------ Extracto proporcionado

Los antiguos mayas no estaban en la posición de importar mármoles de Carrara, disponían solamente del medio para sortear las inclemencias del medio mismo, la humedad, el calor, la carencia de fuentes de agua, de allí que sus fórmulas hayan sido retomadas a través de los siglos. En un territorio donde no existen ríos superficiales, los emplazamientos mayas se instalaron cerca de aguadas y cenotes. En otras zonas de Yucatán ni siquiera existen estas fuentes de agua. El “chultún” maya, suerte de cisterna calcárea, fue una solución que se encuentra en las ciudades antiguas como Uxmal y Kabah, en la región Puuc, donde el abastecimiento de agua era especialmente difícil y entonces se echaba mano de la captación de agua de lluvia en grandes pozos artificiales.

Las técnicas de construcción mayas se han perpetuado en los siglos y se han recuperado incluso en la actualidad. Tal como explica Blanca Paredes en Arquitectura de las haciendas de Yucatán, existe un alto grado de imbricación entre los sitios prehispánicos y los asentamientos humanos de épocas posteriores. Como ejemplo monumental de este fenómeno se encuentra uno de los pueblos coloniales más conocidos del estado de Yucatán, la ahora ciudad de Izamal, a medio camino entre Mérida y Chichén Itzá. El fastuoso templo franciscano de Izamal fue erigido sobre un basamento precolombino. Basta dar una caminata por la plaza, el atrio del convento y las pirámides en las inmediaciones para darse cuenta de que las estructuras mayas permanecen incrustadas en medio de la retícula urbana. Bien puede darse el caso de que una familia con domicilio a dos cuadras del convento viva enfrente de una imponente pirámide en la que despuntan, frondosas, las ramas de algunos árboles centenarios. Dependiendo de la antigüedad de la casa de esa familia, si se construyó hace unos años o quizás hace varias décadas, incluso pudiera darse el caso, muy verosímil por lo demás, de que ciertas piedras de sus muros provengan de algunos pedazos caídos del antiguo edificio. ¿Qué significará vivir en una casa cuyos bloques fueron tallados y cortados en una cantera cercana al pueblo hace varios cientos de años?

------------
------ Datos proporcionados

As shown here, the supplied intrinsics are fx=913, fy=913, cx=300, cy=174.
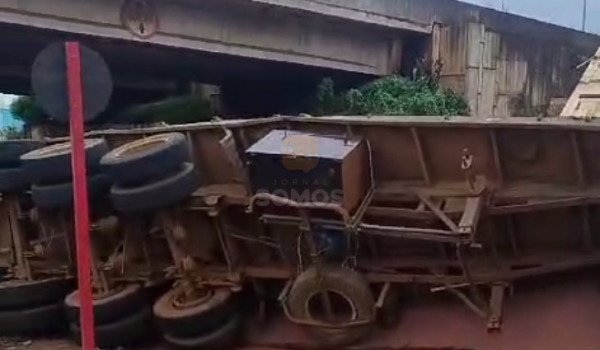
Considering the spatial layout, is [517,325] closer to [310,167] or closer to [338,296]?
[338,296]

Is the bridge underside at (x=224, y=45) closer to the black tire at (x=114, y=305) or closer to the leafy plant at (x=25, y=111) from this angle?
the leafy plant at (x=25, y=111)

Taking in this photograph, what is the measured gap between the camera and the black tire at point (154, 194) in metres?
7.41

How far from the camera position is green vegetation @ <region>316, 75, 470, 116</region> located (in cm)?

------------
------ Datos proporcionados

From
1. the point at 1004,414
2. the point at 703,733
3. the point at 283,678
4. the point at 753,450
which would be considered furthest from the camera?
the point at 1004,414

------------

Prolongue el texto sobre las técnicas de construcción mayas en Yucatán a partir de la pregunta con que concluye.

La llamada pirámide “Kinich Kakmó, Guacamaya de fuego”, en las afueras de Izamal, sirvió como panóptico de la selva durante las refriegas y escaramuzas que dividieron a la península por más de medio siglo; desde allí, como cuenta Nelson Reed en La Guerra de Castas de Yucatán, se dominaba Izamal y se escuchaba uno que otro cañonazo. Esto ocurrió a mediados del siglo XIX. Ahora, si uno sube a ese edificio, puede apreciar un valle verde que se prolonga hasta topar con un cielo en el que surcan los aviones, la blanca cola al vuelo, en la ruta Mérida-Cancún. Los caleseros convertidos en guías de turistas rodean la pirámide una vez cada hora y, al trote de las herraduras, narran la historia de la “Kinich Kakmó, Guacamaya de fuego”, y su relato es una oración tropical. Entrada la noche puedes notar cómo, entre las piedras de la pirámide, brillan los ojos de una constelación de tarántulas.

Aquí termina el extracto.